Required actions
A – Repeat a passage from the kickstart thread verbatim, starting with "http://www.nux.ro" and going on through "in the kickstart).".
B – Answer these questions from the kickstart thread:
(i) Which ksdevice value was routinely used with C6?
(ii) What names does the kickstart script give the interfaces?
(iii) Which boot parameters does the first reply give for returning to the old naming scheme?

Extracted text
----

With the C6 we routinely used ksdevice=eth0 since we ship boxes with two NICs and knew interface 1 was always eth0.  With C7 comes the interface naming convention changes and that’s where questions have arisen about that option.  It’s been set as ksdevice=eno1 since I know these servers name the interfaces with the eno# convention (integrated dual-port).  A
coworker of mine insists on setting it ksdevice=enp2s0 which doesn’t seem to work like it should (though, it could be a fault netinstall image, I’m not sure yet).  In all honesty, we’d prefer to keep the eth#
convention for C7 like C6.

So, my question is, does setting ksdevice=eth0 dictate to the system the names of the interfaces?  Is that just a name for the install process and the kickstart script assigns names?  (We have the kickstart script setting them as eno1 and eno2, btw.)

I’ve googled this to no end and haven’t found a satisfactory answer. 
So, I’m hoping someone with more KS experience than I can explain it.


Mark Haney Network Engineer at NeoNova
919-460-3330 option 1
mark.haney@neonova.net www.neonova.net

14 thoughts on - Kickstart Ksdevice Question

  • Hello,

    ksdevice specifies which NIC to be used during the network install.

    The new naming conventions indeed make this more complicated than it needs to be. To go back to the old naming scheme (eth0, eth1 …) just add this to boot parameters (kernel cmdline):
    biosdevname=0 net.ifnames=0

    HTH
    Lucian


    Sent from the Delta quadrant using Borg technology!

    Nux!
    http://www.nux.ro

    —– Original Message —–

  • Once upon a time, Mark Haney said:

    It just sets the NIC that the installer tries to bring up to fetch a kickstart file from the network (and then the rest of a network install, if you don’t override it in the kickstart).

----

Information given
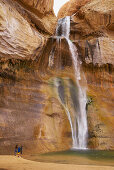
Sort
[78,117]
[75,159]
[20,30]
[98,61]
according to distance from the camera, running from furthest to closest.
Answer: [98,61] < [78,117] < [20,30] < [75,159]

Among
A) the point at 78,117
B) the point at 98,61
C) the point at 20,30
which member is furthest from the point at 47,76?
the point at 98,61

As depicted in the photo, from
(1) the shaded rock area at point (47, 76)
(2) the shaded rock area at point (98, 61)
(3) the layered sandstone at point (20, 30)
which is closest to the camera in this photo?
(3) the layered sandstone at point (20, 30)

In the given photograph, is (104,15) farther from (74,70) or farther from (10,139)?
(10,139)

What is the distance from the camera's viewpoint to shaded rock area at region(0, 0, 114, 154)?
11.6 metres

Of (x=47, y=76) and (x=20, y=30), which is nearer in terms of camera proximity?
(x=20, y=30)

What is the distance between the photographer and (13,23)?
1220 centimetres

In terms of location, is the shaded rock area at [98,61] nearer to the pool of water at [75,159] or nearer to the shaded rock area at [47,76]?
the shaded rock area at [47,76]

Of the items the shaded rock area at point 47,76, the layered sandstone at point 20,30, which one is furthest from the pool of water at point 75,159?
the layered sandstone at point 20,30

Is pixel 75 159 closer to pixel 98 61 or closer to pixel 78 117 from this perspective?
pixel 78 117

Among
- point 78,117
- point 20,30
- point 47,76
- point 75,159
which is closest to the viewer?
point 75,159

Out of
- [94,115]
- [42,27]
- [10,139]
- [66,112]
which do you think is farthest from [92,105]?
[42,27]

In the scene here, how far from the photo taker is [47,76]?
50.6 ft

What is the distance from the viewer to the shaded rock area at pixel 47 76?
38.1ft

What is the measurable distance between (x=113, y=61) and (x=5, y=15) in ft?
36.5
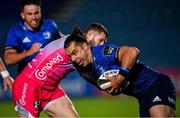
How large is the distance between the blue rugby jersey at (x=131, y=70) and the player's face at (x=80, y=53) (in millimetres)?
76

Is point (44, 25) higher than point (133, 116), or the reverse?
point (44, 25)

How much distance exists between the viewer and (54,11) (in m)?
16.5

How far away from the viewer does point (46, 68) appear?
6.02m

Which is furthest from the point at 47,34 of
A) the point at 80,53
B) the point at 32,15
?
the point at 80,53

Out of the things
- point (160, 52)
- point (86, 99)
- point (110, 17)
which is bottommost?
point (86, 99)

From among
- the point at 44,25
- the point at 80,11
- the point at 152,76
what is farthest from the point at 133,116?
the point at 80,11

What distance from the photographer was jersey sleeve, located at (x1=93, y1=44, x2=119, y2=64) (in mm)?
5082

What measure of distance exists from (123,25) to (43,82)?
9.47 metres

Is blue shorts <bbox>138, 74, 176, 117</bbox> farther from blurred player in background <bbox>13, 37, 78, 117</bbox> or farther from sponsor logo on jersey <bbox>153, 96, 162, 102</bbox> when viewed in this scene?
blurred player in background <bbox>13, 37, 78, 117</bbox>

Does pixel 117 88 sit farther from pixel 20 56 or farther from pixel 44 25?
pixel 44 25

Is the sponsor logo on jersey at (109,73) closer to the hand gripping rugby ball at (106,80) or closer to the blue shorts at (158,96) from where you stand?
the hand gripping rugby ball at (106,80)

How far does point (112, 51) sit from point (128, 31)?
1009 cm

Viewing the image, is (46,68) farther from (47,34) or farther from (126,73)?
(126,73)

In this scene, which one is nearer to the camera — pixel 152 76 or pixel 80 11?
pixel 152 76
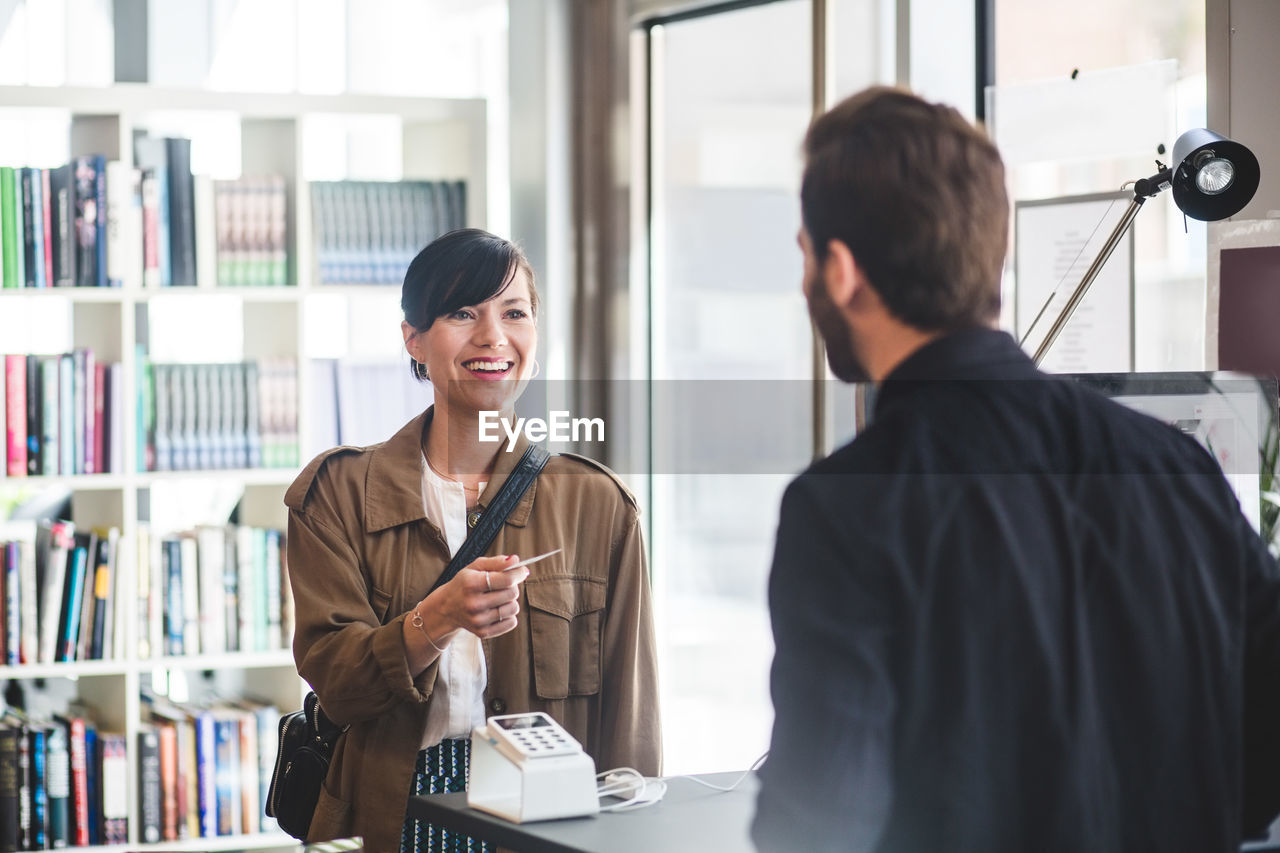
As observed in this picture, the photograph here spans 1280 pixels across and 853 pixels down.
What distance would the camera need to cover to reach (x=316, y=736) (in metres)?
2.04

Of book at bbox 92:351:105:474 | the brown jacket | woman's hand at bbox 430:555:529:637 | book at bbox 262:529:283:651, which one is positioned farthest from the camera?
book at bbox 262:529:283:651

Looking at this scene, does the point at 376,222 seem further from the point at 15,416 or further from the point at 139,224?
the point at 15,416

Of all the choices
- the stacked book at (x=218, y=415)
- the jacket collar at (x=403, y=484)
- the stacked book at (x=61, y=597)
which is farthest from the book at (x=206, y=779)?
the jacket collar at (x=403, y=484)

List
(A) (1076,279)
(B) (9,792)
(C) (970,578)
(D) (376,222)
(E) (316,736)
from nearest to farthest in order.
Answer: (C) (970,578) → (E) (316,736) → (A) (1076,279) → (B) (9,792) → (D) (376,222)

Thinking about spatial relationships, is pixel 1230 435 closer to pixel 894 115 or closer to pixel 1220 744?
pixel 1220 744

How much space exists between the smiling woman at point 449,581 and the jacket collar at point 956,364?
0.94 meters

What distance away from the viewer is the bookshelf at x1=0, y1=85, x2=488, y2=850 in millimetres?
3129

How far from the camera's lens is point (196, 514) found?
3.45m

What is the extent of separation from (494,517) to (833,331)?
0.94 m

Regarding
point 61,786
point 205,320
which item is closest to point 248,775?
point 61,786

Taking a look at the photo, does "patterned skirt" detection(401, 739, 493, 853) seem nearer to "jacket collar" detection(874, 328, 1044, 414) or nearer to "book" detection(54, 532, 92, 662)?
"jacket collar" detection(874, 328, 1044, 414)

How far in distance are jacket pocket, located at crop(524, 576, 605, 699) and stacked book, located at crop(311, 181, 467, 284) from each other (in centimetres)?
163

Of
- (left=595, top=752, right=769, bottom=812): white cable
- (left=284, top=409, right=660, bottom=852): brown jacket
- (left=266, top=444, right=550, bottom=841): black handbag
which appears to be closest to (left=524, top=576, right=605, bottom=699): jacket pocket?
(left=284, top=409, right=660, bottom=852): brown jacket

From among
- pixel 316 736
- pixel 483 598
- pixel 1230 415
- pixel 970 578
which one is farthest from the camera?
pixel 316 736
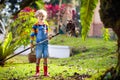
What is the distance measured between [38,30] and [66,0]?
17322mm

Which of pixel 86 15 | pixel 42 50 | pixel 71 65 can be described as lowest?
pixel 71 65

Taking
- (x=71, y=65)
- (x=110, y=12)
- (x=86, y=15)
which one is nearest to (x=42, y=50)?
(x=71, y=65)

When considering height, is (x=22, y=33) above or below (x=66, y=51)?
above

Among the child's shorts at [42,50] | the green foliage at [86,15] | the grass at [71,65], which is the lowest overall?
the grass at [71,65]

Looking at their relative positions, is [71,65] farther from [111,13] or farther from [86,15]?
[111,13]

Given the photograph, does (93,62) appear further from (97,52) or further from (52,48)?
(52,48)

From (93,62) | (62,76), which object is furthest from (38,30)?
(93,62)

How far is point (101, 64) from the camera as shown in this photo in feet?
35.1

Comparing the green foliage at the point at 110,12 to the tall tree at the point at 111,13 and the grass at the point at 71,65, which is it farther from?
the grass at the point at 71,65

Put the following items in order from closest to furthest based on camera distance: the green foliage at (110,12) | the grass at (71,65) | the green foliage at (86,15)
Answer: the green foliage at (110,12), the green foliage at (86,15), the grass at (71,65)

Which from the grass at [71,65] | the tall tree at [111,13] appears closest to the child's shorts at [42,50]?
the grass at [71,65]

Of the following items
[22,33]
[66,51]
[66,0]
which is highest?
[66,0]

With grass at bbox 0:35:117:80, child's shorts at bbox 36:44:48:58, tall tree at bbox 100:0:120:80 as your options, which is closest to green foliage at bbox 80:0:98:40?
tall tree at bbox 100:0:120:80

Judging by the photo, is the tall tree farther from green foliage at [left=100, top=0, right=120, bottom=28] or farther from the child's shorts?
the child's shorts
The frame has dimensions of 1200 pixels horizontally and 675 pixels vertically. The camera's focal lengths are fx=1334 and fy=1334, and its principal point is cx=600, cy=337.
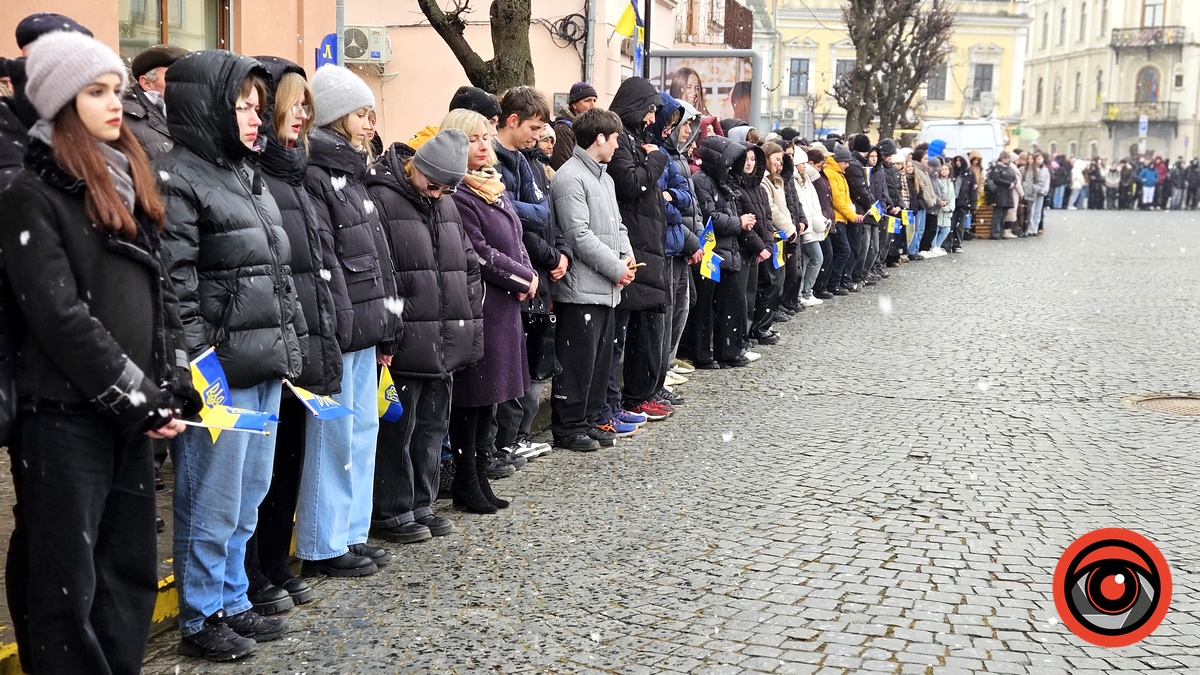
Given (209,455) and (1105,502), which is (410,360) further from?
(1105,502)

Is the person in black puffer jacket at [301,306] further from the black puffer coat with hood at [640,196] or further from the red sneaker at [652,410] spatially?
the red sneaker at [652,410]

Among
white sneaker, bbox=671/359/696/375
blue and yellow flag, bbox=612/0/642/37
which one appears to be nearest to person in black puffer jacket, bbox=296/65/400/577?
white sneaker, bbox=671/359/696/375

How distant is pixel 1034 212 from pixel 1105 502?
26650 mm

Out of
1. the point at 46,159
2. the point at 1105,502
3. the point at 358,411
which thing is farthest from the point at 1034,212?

----

Per-task answers
A –
http://www.nux.ro

    —– Original Message —–

  • Once upon a time, Mark Haney said:

    It just sets the NIC that the installer tries to bring up to fetch a kickstart file from the network (and then the rest of a network install, if you don’t override it in the kickstart).

B –
(i) ksdevice=eth0
(ii) eno1 and eno2
(iii) biosdevname=0 net.ifnames=0